Zero-shot detection, another technique, analyzes text probability distributions without additional training, achieving near 99% accuracy for certain models. Such tools are critical in AI forensics, as models trained on outputs from other systems often inherit distinctive vocabulary and phrasing, acting as digital fingerprints.
These findings have fueled speculation that DeepSeek relied on Gemini’s outputs to enhance R1-0528’s capabilities, though no definitive proof has been confirmed.
DeepSeek’s Performance Leap
Despite the controversy, R1-0528 demonstrates remarkable improvements over its predecessor. On the AIME 2025 mathematics test, it achieved 87.5% accuracy, up from 70%, and scored 91.4% on AIME 2024.

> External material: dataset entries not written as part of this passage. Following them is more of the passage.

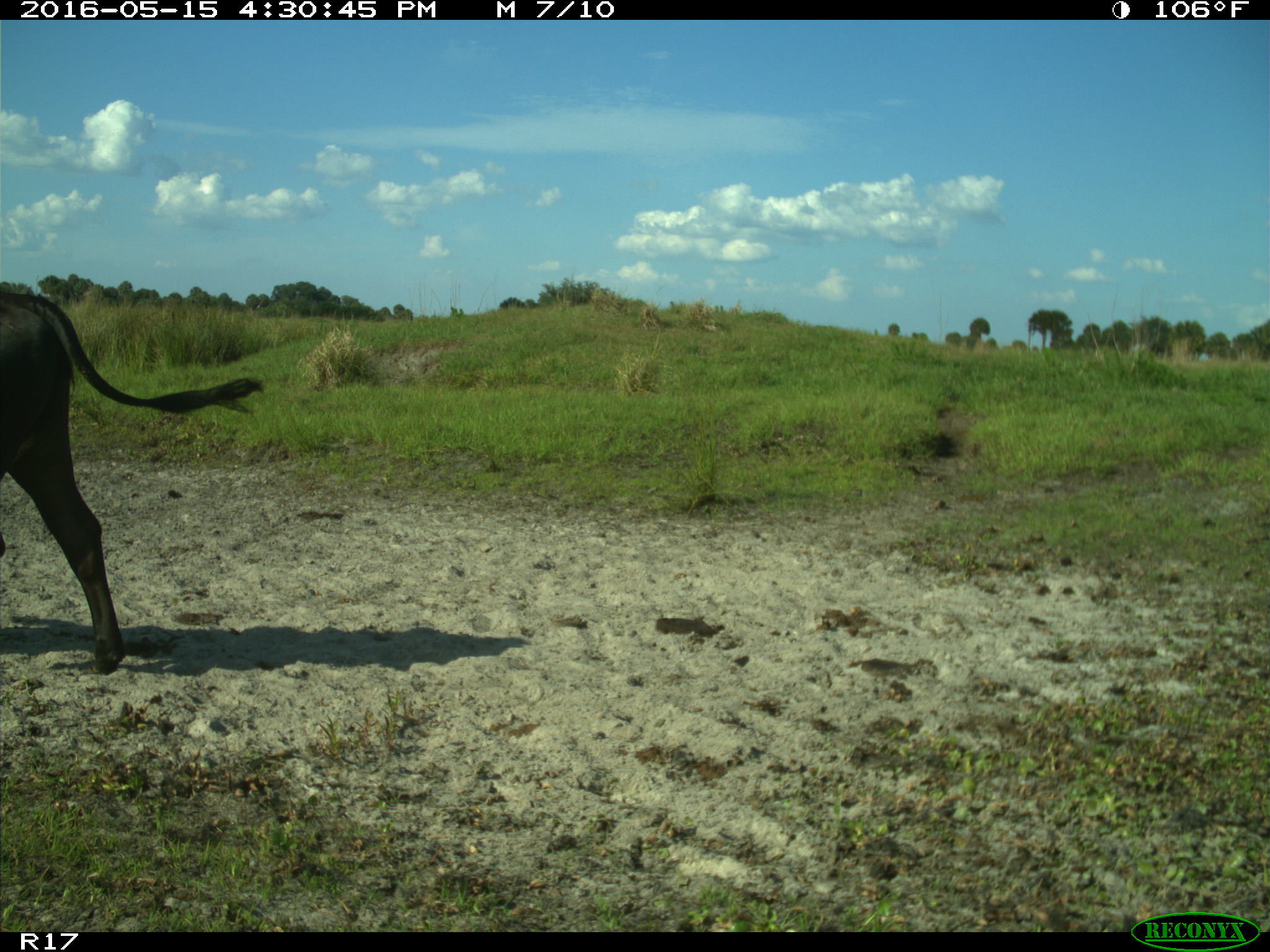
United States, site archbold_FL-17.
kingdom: Animalia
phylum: Chordata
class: Mammalia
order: Artiodactyla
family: Bovidae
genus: Bos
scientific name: Bos taurus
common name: domestic cow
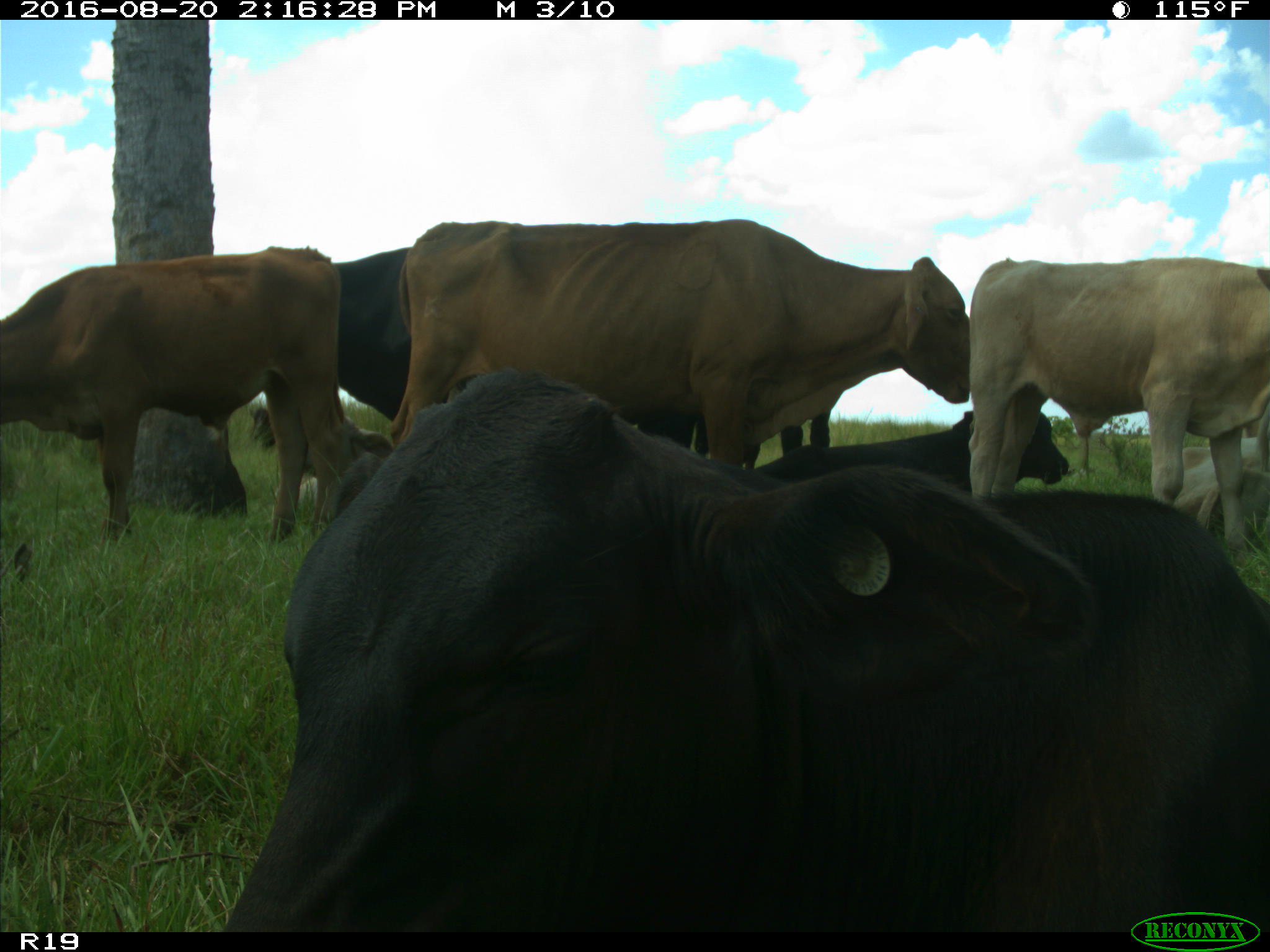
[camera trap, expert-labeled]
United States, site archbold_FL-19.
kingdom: Animalia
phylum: Chordata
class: Mammalia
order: Artiodactyla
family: Bovidae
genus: Bos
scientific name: Bos taurus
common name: domestic cow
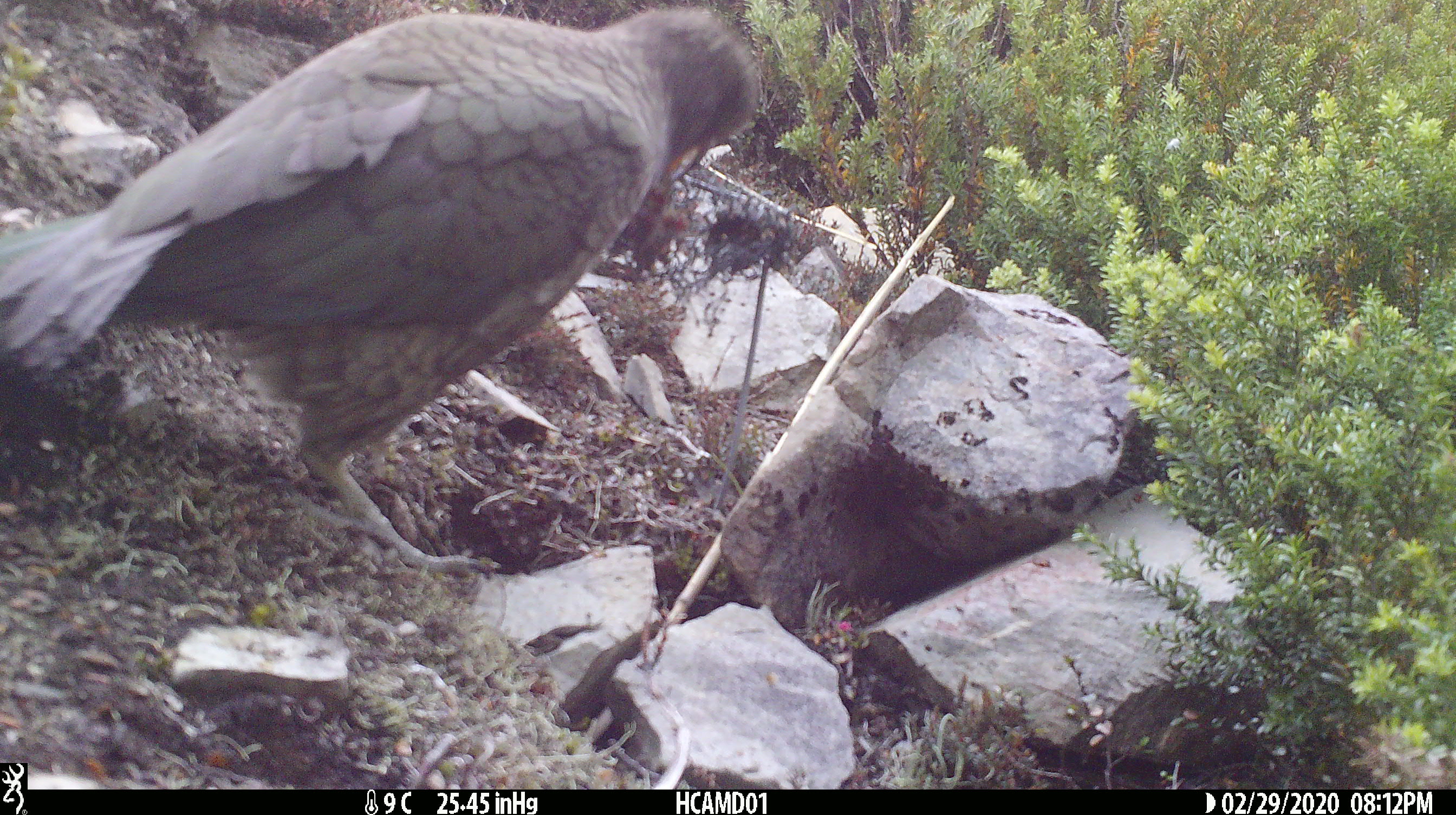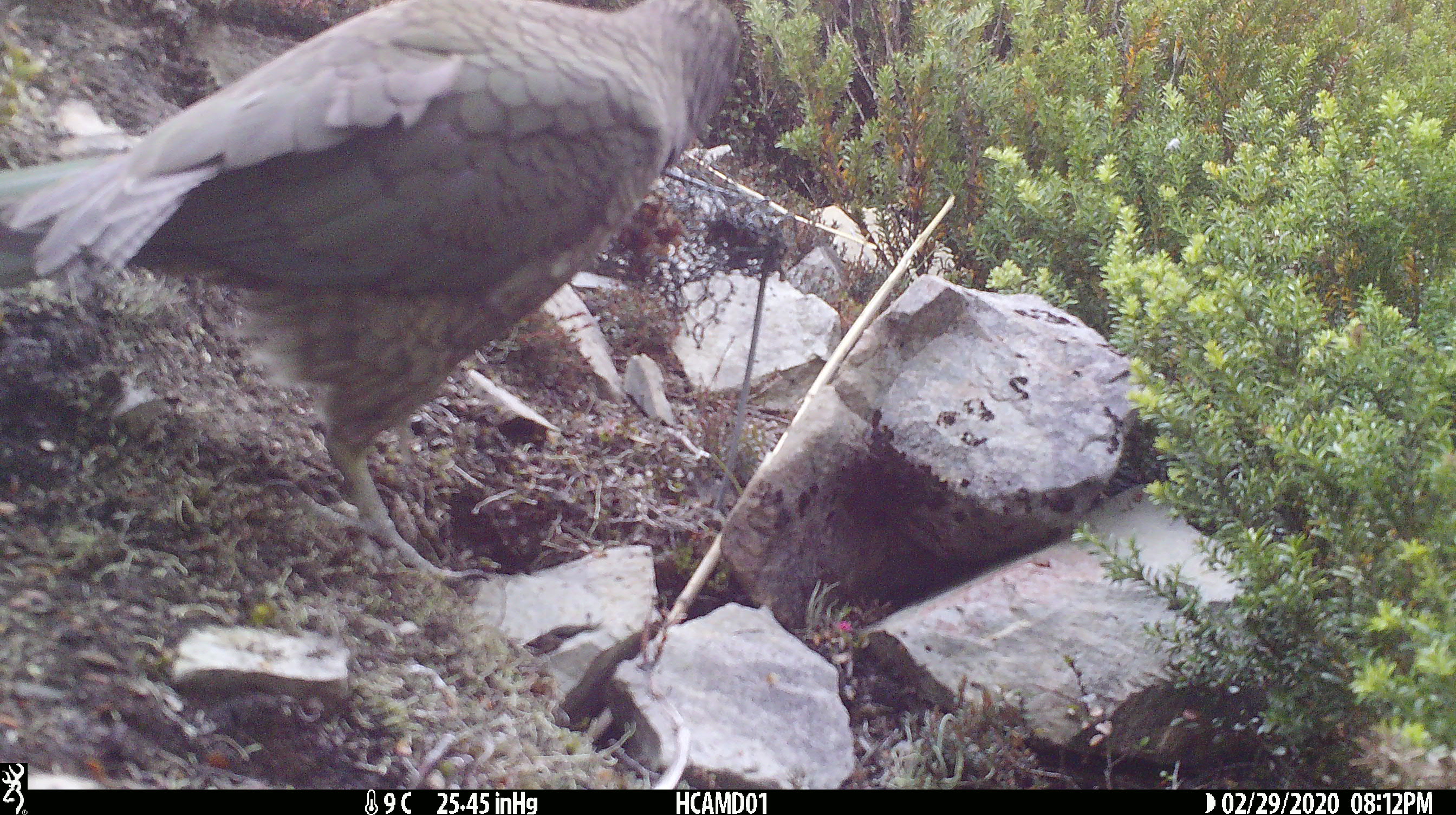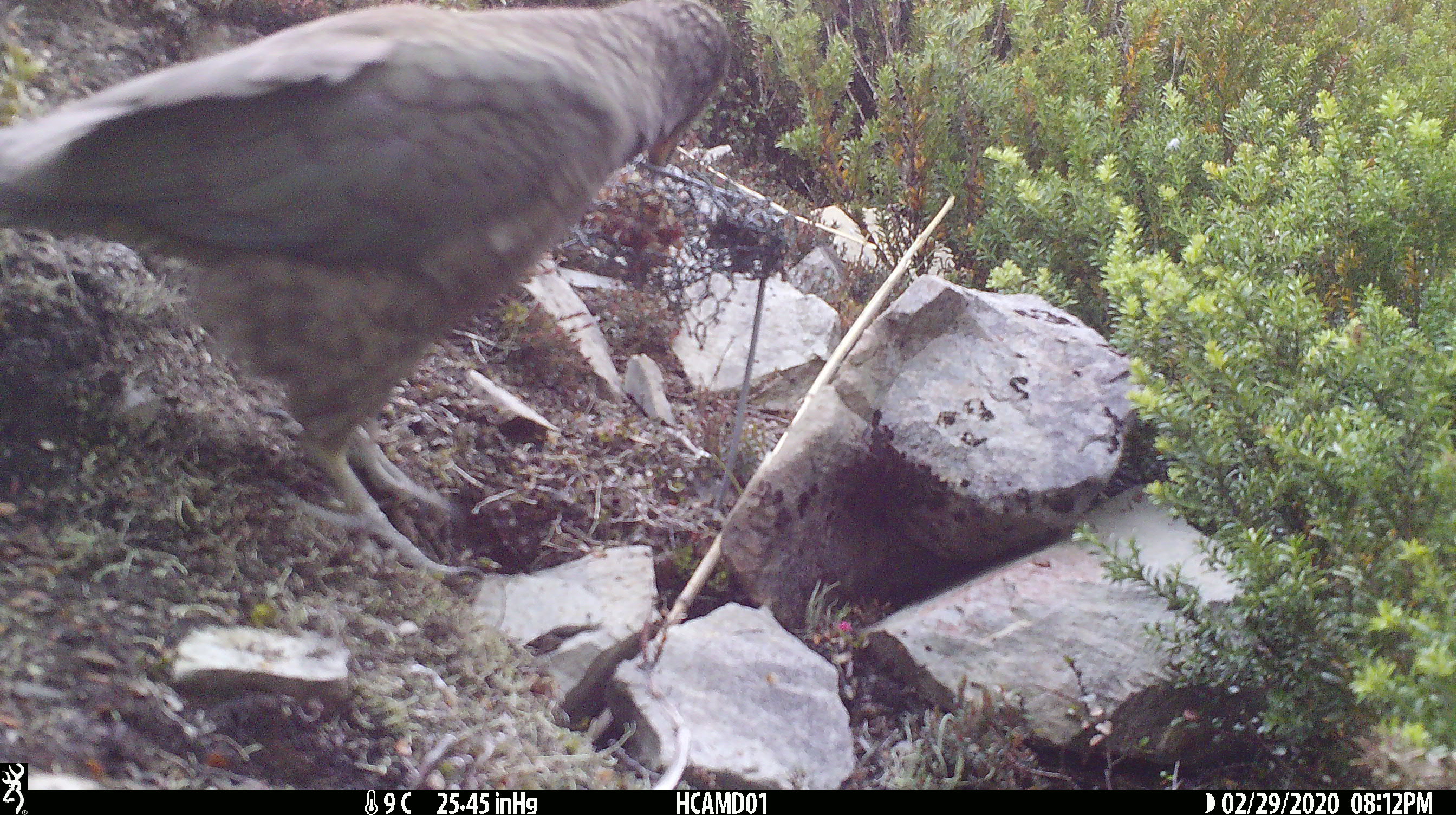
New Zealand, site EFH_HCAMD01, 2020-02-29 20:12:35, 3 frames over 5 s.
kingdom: Animalia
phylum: Chordata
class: Aves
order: Psittaciformes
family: Strigopidae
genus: Nestor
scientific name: Nestor notabilis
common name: kea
Kea (Nestor notabilis).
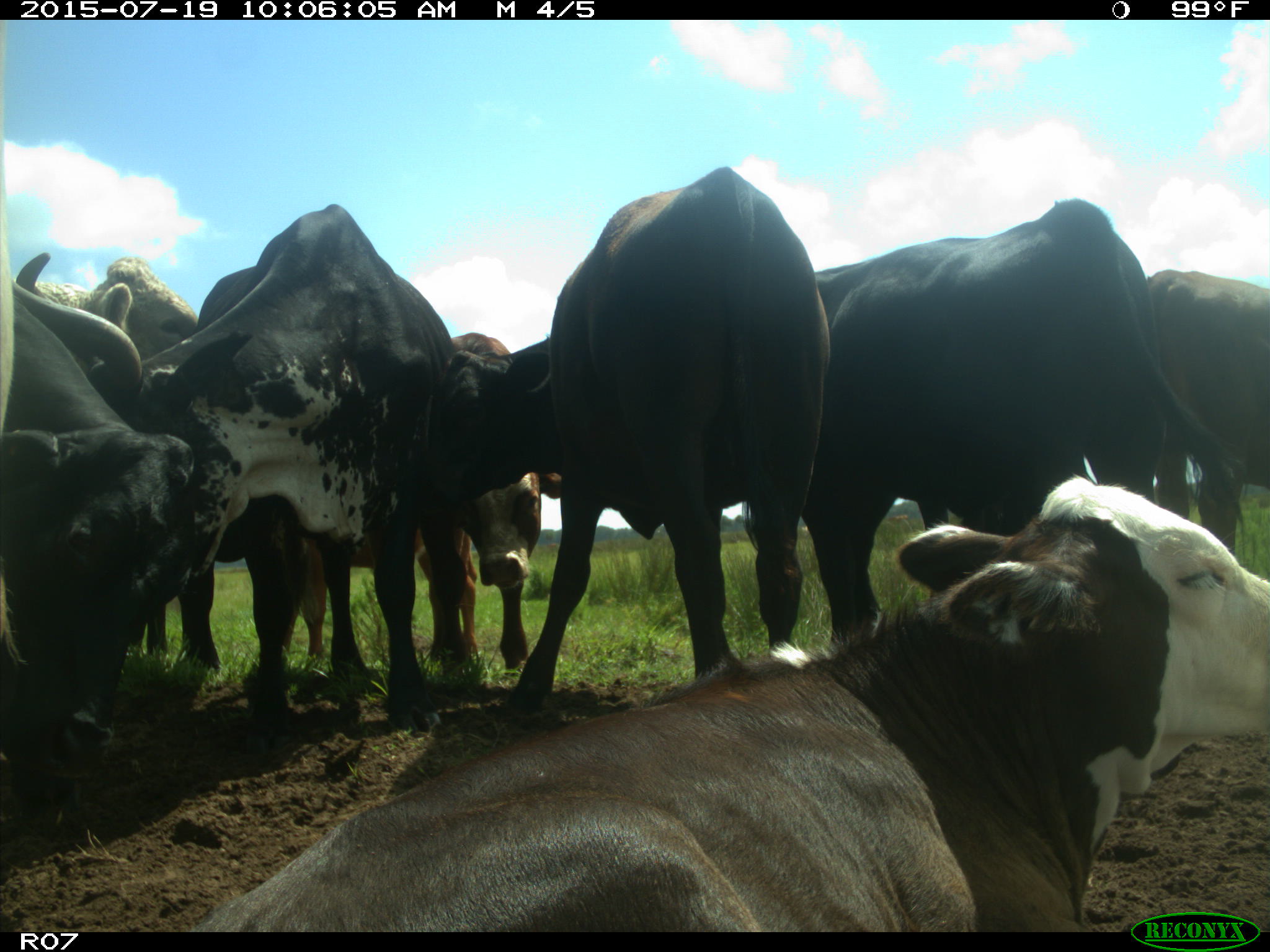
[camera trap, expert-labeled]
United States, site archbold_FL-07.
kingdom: Animalia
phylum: Chordata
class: Mammalia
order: Artiodactyla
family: Bovidae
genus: Bos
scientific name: Bos taurus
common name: domestic cow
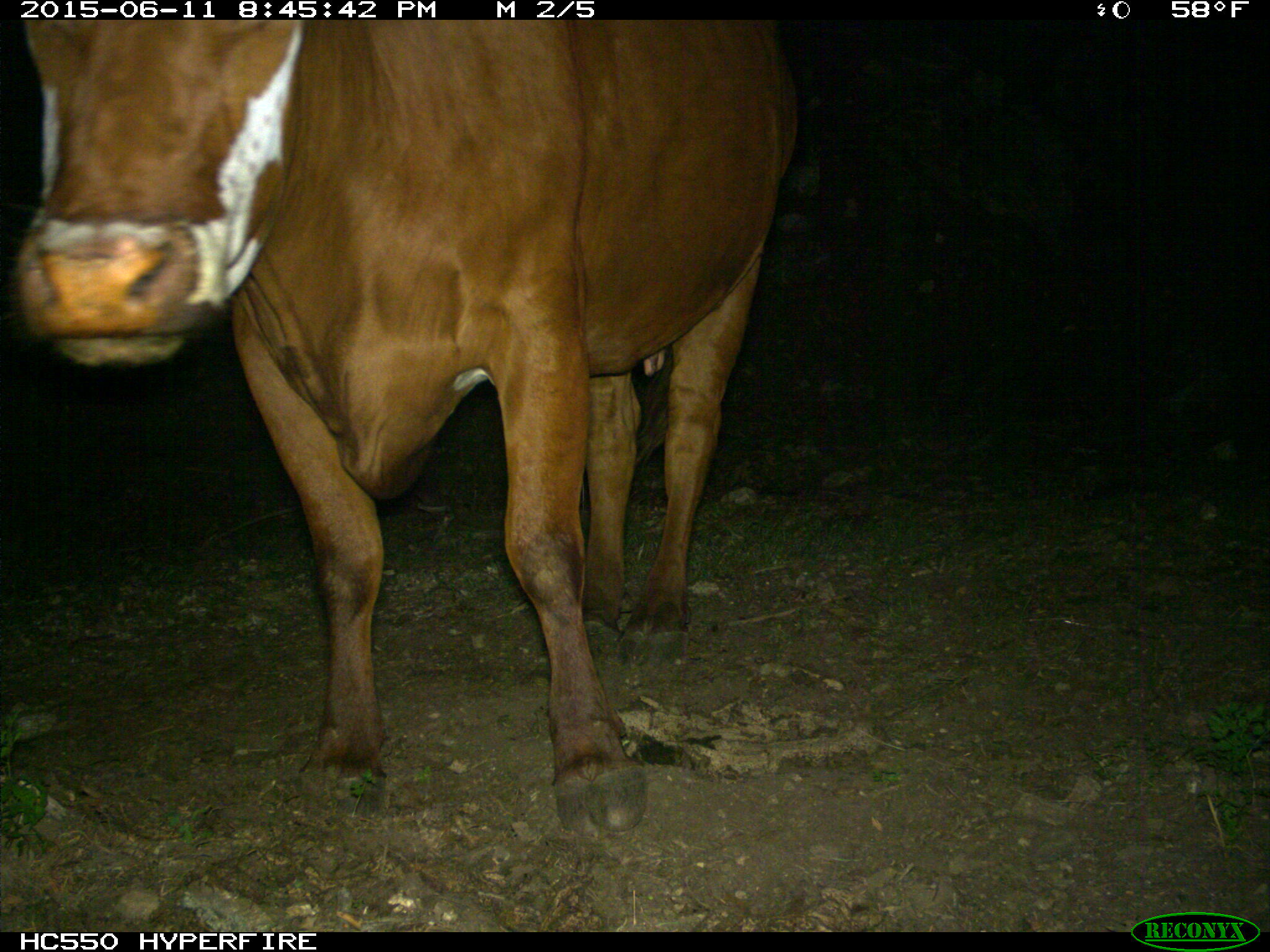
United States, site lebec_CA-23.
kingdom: Animalia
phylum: Chordata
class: Mammalia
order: Artiodactyla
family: Bovidae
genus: Bos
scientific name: Bos taurus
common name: domestic cow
Bos taurus (domestic cow).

Its programming capabilities also advanced, with LiveCodeBench scores rising from 63.5% to 73.3% and SWE Verified evaluation improving from 49.2% to 57.6%. General reasoning saw gains on the GPQA-Diamond test, climbing from 71.5% to 81.0%, while performance on the complex “Humanity’s Last Exam” more than doubled from 8.5% to 17.7%.
The model also reduces hallucinations and factually inaccurate responses and introduces support for JSON output and enhanced function calling, making it more developer-friendly.
Did You Know?
DeepSeek trained its earlier V3 model for just $6 million, a fraction of the $100 million spent on OpenAI’s GPT-4, showcasing its ability to achieve high performance with limited resources.
Industry Implications and DeepSeek’s Silence
The allegations against DeepSeek highlight broader challenges in AI development, particularly around data provenance and intellectual property. The open web, increasingly filled with AI-generated content, complicates efforts to ensure clean training datasets, leading to unintended overlaps in model outputs.
Major AI firms like OpenAI and Google have responded by tightening security, with OpenAI requiring ID verification for advanced model access and Google limiting third-party use of Gemini outputs.
DeepSeek has not publicly addressed the Gemini allegations, consistent with its past silence on similar claims involving OpenAI data. Experts in the field believe that DeepSeek's lack of resources and difficulty in getting powerful GPUs because of U.S. export rules might lead it to depend on synthetic data from top models, which is a cheaper way to compete with larger companies.